Where the second term inside the sum is constant, so we can forget about it. To tackle the maximization problem we need to follow the good-old analytical approach with derivatives. Let’s get on with it! We can differentiate with respect to each cluster center separately:

\[\nabla_{\mu_k} Q(\theta,\theta^\prime) =\sum_{n=1}^N\mathbb{1}\left[z_n=k\right]\nabla_{\mu_k}\ln p(x_n\vert z_n,\mu_k)\]

Where the indicator makes the sum use only terms that were assigned to cluster $k$. Since we use normally-distributed clusters, the inner term is:

\[\nabla_{\mu_k} \ln p(x_n\vert z_n,\mu_k) =c+\nabla_{\mu_k}\left( -\frac{1}{2} \left(x_n-\mu_k\right)^\intercal \left(x_n-\mu_k\right) \right) =x_n-\mu_k\]

We now put everything (except for the constants $c$) together and find which $\mu_k$ makes this equal to zero:

\[\nabla_{\mu_k} Q(\theta,\theta^\prime)= \sum_{n=1}^N\mathbb{1}\left[z_n=k\right]\left(x_n-\mu_k\right)=0\]

Taking the product, separating the sums, and re-arranging terms gives:

\[\sum_{n=1}^N\mathbb{1}\left[z_n=k\right]x_n= \mu_k\sum_{n=1}^N\mathbb{1}\left[z_n=k\right]\]

Finding $\mu_k$ is now easy:

\[\mu_k= \frac{1}{\sum_{n=1}^N\mathbb{1}\left[z_n=k\right]} \sum_{n=1}^N\mathbb{1}\left[z_n=k\right]x_n\]

Which is a slightly contrived way of saying that we take the average of all points assigned to cluster $k$. Exactly what we were expecting!

We might also want to compute the Hessian to make sure this is actually a minimum of $Q$. Luckily this is easy:

\[\nabla^2_{\mu_k} \sum_{n=1}^N\ln p(x_n\vert z_n,\mu_k) =\sum_{n=1}^N\mathbb{1}\left[z_n=k\right]\nabla_{\mu_k}\left(x_n-\mu_k\right) =-\sum_{n=1}^N\mathbb{1}\left[z_n=k\right]I\]

Which is just some negative multiple of the identity matrix.

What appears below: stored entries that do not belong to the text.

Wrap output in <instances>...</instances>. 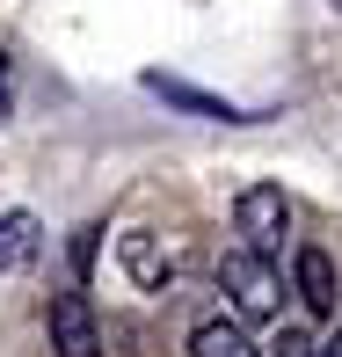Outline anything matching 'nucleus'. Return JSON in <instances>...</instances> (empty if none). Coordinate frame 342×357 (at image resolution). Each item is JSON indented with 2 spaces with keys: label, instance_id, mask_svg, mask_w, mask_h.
I'll list each match as a JSON object with an SVG mask.
<instances>
[{
  "label": "nucleus",
  "instance_id": "9b49d317",
  "mask_svg": "<svg viewBox=\"0 0 342 357\" xmlns=\"http://www.w3.org/2000/svg\"><path fill=\"white\" fill-rule=\"evenodd\" d=\"M320 357H342V335H335V343H320Z\"/></svg>",
  "mask_w": 342,
  "mask_h": 357
},
{
  "label": "nucleus",
  "instance_id": "6e6552de",
  "mask_svg": "<svg viewBox=\"0 0 342 357\" xmlns=\"http://www.w3.org/2000/svg\"><path fill=\"white\" fill-rule=\"evenodd\" d=\"M124 270H132V284H168V255H160L153 234H124Z\"/></svg>",
  "mask_w": 342,
  "mask_h": 357
},
{
  "label": "nucleus",
  "instance_id": "423d86ee",
  "mask_svg": "<svg viewBox=\"0 0 342 357\" xmlns=\"http://www.w3.org/2000/svg\"><path fill=\"white\" fill-rule=\"evenodd\" d=\"M189 357H255V335H248L240 314H219V321H204L189 335Z\"/></svg>",
  "mask_w": 342,
  "mask_h": 357
},
{
  "label": "nucleus",
  "instance_id": "0eeeda50",
  "mask_svg": "<svg viewBox=\"0 0 342 357\" xmlns=\"http://www.w3.org/2000/svg\"><path fill=\"white\" fill-rule=\"evenodd\" d=\"M37 248H44L37 212H8V219H0V270H29V263H37Z\"/></svg>",
  "mask_w": 342,
  "mask_h": 357
},
{
  "label": "nucleus",
  "instance_id": "39448f33",
  "mask_svg": "<svg viewBox=\"0 0 342 357\" xmlns=\"http://www.w3.org/2000/svg\"><path fill=\"white\" fill-rule=\"evenodd\" d=\"M335 299H342L335 255H328V248H299V306H306L313 321H328V314H335Z\"/></svg>",
  "mask_w": 342,
  "mask_h": 357
},
{
  "label": "nucleus",
  "instance_id": "ddd939ff",
  "mask_svg": "<svg viewBox=\"0 0 342 357\" xmlns=\"http://www.w3.org/2000/svg\"><path fill=\"white\" fill-rule=\"evenodd\" d=\"M335 8H342V0H335Z\"/></svg>",
  "mask_w": 342,
  "mask_h": 357
},
{
  "label": "nucleus",
  "instance_id": "7ed1b4c3",
  "mask_svg": "<svg viewBox=\"0 0 342 357\" xmlns=\"http://www.w3.org/2000/svg\"><path fill=\"white\" fill-rule=\"evenodd\" d=\"M44 328H52V350L59 357H102V328H95V306L73 291H52V314H44Z\"/></svg>",
  "mask_w": 342,
  "mask_h": 357
},
{
  "label": "nucleus",
  "instance_id": "1a4fd4ad",
  "mask_svg": "<svg viewBox=\"0 0 342 357\" xmlns=\"http://www.w3.org/2000/svg\"><path fill=\"white\" fill-rule=\"evenodd\" d=\"M95 248H102V226H80L73 234V278L88 284V270H95Z\"/></svg>",
  "mask_w": 342,
  "mask_h": 357
},
{
  "label": "nucleus",
  "instance_id": "20e7f679",
  "mask_svg": "<svg viewBox=\"0 0 342 357\" xmlns=\"http://www.w3.org/2000/svg\"><path fill=\"white\" fill-rule=\"evenodd\" d=\"M146 88H153V95H160V102H168V109H189V117H204V124H255L248 109L219 102V95L189 88V80H168V73H146Z\"/></svg>",
  "mask_w": 342,
  "mask_h": 357
},
{
  "label": "nucleus",
  "instance_id": "f03ea898",
  "mask_svg": "<svg viewBox=\"0 0 342 357\" xmlns=\"http://www.w3.org/2000/svg\"><path fill=\"white\" fill-rule=\"evenodd\" d=\"M233 226H240V248H255V255H277V248H284V234H291V204H284V190H270V183L240 190V204H233Z\"/></svg>",
  "mask_w": 342,
  "mask_h": 357
},
{
  "label": "nucleus",
  "instance_id": "f257e3e1",
  "mask_svg": "<svg viewBox=\"0 0 342 357\" xmlns=\"http://www.w3.org/2000/svg\"><path fill=\"white\" fill-rule=\"evenodd\" d=\"M219 291H226V306H233L240 321H277L284 314V278H277V263L255 255V248H226L219 255Z\"/></svg>",
  "mask_w": 342,
  "mask_h": 357
},
{
  "label": "nucleus",
  "instance_id": "9d476101",
  "mask_svg": "<svg viewBox=\"0 0 342 357\" xmlns=\"http://www.w3.org/2000/svg\"><path fill=\"white\" fill-rule=\"evenodd\" d=\"M270 350H277V357H320V343H313L306 328H284V335H277Z\"/></svg>",
  "mask_w": 342,
  "mask_h": 357
},
{
  "label": "nucleus",
  "instance_id": "f8f14e48",
  "mask_svg": "<svg viewBox=\"0 0 342 357\" xmlns=\"http://www.w3.org/2000/svg\"><path fill=\"white\" fill-rule=\"evenodd\" d=\"M0 102H8V59H0Z\"/></svg>",
  "mask_w": 342,
  "mask_h": 357
}]
</instances>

Since all its eigenvalues are negative and $Q$ is a convex quadratic, we are indeed in the global minimum.

Complete algorithm

To sum up, the EM algorithm for $K$-means clustering is:

Initialize the cluster centers $\theta=\mu_1,\ldots,\mu_K$
E step: Compute $p(z\vert x,\theta)$ by assigning each point to the closest cluster center.
M step: Maximize $Q(\theta,\theta^\prime)$ by assigning the cluster centers to the average of the points assigned to each cluster.
Repeat until the cluster centers are not modified anymore.